● Texto fornecido

Em um post na rede, ela comparou a imagem a outras semelhantes postadas por casais famosos, como Bruno Gagliasso e Giovanna Ewbank e Belo e Gracyanne Barbosa. “E as fotos deles estão lá, não estão sendo excluídas. Por que será que a minha foi excluída? Por que será que só a da gorda foi excluída?”, questionou.
A comediante australiana Celeste Barber, que também tem um corpo fora dos padrões, decidiu ela mesma reproduzir imagens de modelos nuas. Porém, quando seus mais de 7,6 milhões de seguidores tentaram compartilhar sua imagem, deram de cara com um aviso de que a foto quebrava as regras da rede social. Depois de postar uma contundente reclamação em seu perfil, ela recebeu como resposta um pedido de desculpas da empresa.
Corpos e raças
De acordo com Nyome, ter uma variedade maior de corpos e raças presentes na mídia ajuda a refletir a sociedade e a realidade do mundo em que vivemos. Portanto, se todos existimos e estamos aqui consumindo esse conteúdo, também deveríamos ter o direito de ser vistos e representados. “Somos todos diferentes, é o que faz o mundo girar e nos torna seres maravilhosos.”
Apesar de receber com frequência mensagens preconceituosas ou inconvenientes em relação ao e seu peso e a seu trabalho, Nyome diz ter aprendido a não deixar que elas a incomodem. Hoje, só leva em conta as opiniões de familiares e amigos próximos, que não querem vê-la mal ou machucá-la.
O que para algumas pessoas não é atraente acaba parecendo errado. Eu só quero que as coisas sejam niveladas e justas para todo mundo
“Sempre vai ter gente que vai perguntar por que eu quis ficar nua. Minha resposta é: por que várias outras pessoas têm o direito de estar nuas e ninguém faz esse tipo de pergunta para elas? O que para algumas pessoas não é atraente acaba parecendo errado. Eu só quero que as coisas sejam niveladas e justas para todo mundo.”
Para ela, não se trata de “body positivity” (positividade corporal), expressão que tomou de assalto as redes sociais nos últimos anos. A modelo considera que o termo, nascido para representar corpos de minorias, hoje abrange todos os tipos, incluindo aqueles mais próximos dos padrões estabelecidos de beleza.

● Lista de exercícios
A) Responda às perguntas abaixo com base no texto sobre a modelo Nyome:
(i) Quantos seguidores Celeste Barber tem?
(ii) De quem são as opiniões que Nyome hoje leva em conta?
(iii) Segundo a modelo, que tipos de corpos o termo "body positivity" abrange hoje?
B) Prossiga com o texto sobre a modelo Nyome a partir do ponto em que ele termina.

Entradas de dados coletadas:

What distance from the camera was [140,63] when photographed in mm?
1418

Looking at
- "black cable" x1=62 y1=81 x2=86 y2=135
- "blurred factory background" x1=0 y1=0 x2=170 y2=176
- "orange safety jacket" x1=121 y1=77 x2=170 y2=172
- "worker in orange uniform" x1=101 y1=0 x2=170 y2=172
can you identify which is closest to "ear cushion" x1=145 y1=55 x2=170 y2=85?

● Respostas aos exercícios
A)
(i) Mais de 7,6 milhões.
(ii) De familiares e amigos próximos, que não querem vê-la mal ou machucá-la.
(iii) Todos os tipos, incluindo aqueles mais próximos dos padrões estabelecidos de beleza.

B)
“Então não sinto que body positivity me defina mais. Eu advogo é pelo amor pelo próprio corpo e a auto aceitação. É sobre essas duas coisas que tento falar.”
Kid Circus (@kidcircus)
O que vai mudar?
Além da pandemia, o ano de 2020 foi marcado pelos protestos generalizados devido à morte do americano George Floyd. O movimento Black Lives Matter voltou a ocupar posição de destaque nos noticiários e o racismo institucionalizado acabou sendo uma das pautas mais debatidas ao longo do ano.
Embora muitos considerem que o fato de essas questões estarem sendo mais e mais discutidas é um sinal de que os tempos estão mudando, Nyome tem outra visão. “Todo mundo diz que as coisas vão mudar, mas como uma mulher negra eu não vejo nada disso. Não sou otimista.”
A modelo considera inegável que alguns passos importantes estão sendo dados, mas ainda há um caminho longo e difícil pela frente. “É difícil afirmar algo assim porque o racismo pode ser insidioso e silencioso. Vamos precisar da ajuda de todo mundo, principalmente de pessoas negras, para desmantelá-lo.”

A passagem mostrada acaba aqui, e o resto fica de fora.